Broker secured a tenant for an initial 5½-year term, and the Lease included corresponding obligations binding the Original Owner/Landlord, and its transferees to pay the Brokers’ Fee, and afforded tenant an option to renew for an additional 5-year term. The Lease expressly stated that it was subordinate to any ground lease, mortgage or other security instrument encumbering the Property, now or in the future.
Original Owner defaulted on the mortgage loan, and the Property was sold at foreclosure sale to the Lender. Lender then marketed the Property for sale, expressly noting that the Tenant had a 5-year lease with a renewal option that obliged “LL” to pay brokers’ fees.
New Owner purchased the Property, and as part of the sale, Lender entered into a written assignment of the Lease with New Owner, who agreed to perform “all of the covenants, agreements and obligations under the Lease and Contracts binding on Assignor or the Real Property, . . .” Op. at 4.
When Tenant exercised its option to renew the Lease, Brokers demanded real estate commissions for such renewal term.
The trial court granted summary judgment in favor of New Owner, the intermediate appellate court affirmed, and the Court of Appeals granted certiorari.
The Court of Appeals agreed that New Owner was not liable for the commissions. Even assuming Brokers were third-party beneficiaries of the Lease, “in the absence of a covenant that runs with the land, mere acceptance by a successor in title of a lease containing an agreement to pay commissions on a renewal does not bind the successor to pay those commissions.” Op. at 8.
The Court further explained that “an agreement to pay brokerage commissions on a renewal of a lease is a personal covenant that does not run with the land, ‘that the mere assignment of a contract does not carry with it any obligation by the assignee to assume the assignor’s obligation thereunder’ [and in] ‘the absence of an agreement by the assignee to assume the assignor’s obligation, the assignee has no contractual obligation to perform.’” Op. 8-9 (internal citations omitted). “That is the case even when the assignee takes the property ‘subject to the lease.’” Op. at 9.
“Personal covenants [for the payment of commissions], ‘being purely for the benefit of one having no interest in the land, will not be enforced against successive owners of real property as a covenant running with the land’ because ‘[t]o burden lands with [such] personal covenants would be to hamper and impede real estate transactions to the detriment of owners, purchasers and agents.’” Op. at 9. (citations omitted).
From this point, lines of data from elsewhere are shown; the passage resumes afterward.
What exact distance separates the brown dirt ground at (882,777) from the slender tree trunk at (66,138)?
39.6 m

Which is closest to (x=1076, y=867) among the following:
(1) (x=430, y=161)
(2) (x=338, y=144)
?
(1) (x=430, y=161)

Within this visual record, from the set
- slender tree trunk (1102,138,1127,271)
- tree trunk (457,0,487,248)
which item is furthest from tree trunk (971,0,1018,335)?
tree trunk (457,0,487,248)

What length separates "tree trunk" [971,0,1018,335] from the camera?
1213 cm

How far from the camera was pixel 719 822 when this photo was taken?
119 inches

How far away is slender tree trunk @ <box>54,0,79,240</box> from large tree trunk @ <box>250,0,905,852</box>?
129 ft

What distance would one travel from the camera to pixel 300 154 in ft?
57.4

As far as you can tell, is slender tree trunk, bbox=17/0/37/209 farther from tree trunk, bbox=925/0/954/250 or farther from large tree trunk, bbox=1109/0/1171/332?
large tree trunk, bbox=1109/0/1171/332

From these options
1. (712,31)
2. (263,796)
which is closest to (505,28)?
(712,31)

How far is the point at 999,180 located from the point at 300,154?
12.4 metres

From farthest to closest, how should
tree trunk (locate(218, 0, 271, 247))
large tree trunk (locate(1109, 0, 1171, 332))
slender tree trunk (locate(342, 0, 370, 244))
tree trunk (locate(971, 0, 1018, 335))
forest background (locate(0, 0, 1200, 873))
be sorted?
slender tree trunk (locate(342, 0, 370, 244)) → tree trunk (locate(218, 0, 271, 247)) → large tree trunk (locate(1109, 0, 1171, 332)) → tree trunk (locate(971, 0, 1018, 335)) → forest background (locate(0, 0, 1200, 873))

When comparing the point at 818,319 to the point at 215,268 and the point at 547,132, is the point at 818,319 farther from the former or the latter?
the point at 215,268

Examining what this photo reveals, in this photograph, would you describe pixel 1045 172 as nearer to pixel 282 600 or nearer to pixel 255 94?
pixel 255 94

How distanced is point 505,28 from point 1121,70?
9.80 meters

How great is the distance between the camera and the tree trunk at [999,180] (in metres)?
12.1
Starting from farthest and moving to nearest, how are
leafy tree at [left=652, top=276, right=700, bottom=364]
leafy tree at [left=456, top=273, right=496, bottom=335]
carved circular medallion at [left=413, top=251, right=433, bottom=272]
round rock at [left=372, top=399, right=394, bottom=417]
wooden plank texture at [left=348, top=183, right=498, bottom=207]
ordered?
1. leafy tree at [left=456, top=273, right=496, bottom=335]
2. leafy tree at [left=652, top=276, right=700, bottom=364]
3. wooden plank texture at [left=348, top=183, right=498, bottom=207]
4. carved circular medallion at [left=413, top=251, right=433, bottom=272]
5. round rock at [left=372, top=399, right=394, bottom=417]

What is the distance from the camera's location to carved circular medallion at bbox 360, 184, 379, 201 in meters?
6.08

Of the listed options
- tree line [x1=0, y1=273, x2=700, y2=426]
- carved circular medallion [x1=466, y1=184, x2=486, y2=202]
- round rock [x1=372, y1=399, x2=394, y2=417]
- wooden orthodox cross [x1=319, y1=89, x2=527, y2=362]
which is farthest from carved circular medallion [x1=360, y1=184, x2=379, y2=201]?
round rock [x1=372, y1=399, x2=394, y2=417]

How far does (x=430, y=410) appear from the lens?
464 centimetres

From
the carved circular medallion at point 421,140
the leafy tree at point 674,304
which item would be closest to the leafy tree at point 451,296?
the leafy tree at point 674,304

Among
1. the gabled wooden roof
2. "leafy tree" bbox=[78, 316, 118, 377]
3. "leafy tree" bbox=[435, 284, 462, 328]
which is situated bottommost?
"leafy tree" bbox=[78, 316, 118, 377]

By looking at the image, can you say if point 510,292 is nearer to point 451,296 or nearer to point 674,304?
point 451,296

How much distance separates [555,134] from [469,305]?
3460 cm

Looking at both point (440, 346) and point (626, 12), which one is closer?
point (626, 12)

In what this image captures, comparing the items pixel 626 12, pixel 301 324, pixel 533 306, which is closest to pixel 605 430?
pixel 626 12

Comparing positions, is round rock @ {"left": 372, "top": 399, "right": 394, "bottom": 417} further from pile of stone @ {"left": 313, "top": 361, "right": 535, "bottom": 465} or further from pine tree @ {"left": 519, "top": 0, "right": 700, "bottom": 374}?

The Court rejected Broker’s claim that New owner assumed the obligation to pay commissions, noting that the exact language of the assignment from Lender to New Owner provided that New Owner agreed to assume the covenants, agreements and obligations “binding on the assignor”. Op. at 9 (Emphasis in Original). Notably, neither New Owner nor Lender signed the Lease, and original loan documents expressly negated an assumption of obligations under the Lease. Op. at 9-10 (observing that the loan documents provided that they “shall not be construed to bind Lender to the performance of the covenants, conditions or provisions contained in any such Lease or otherwise impose any obligation upon Lender.”). Thus, the judgment in favor of the New Owner was affirmed.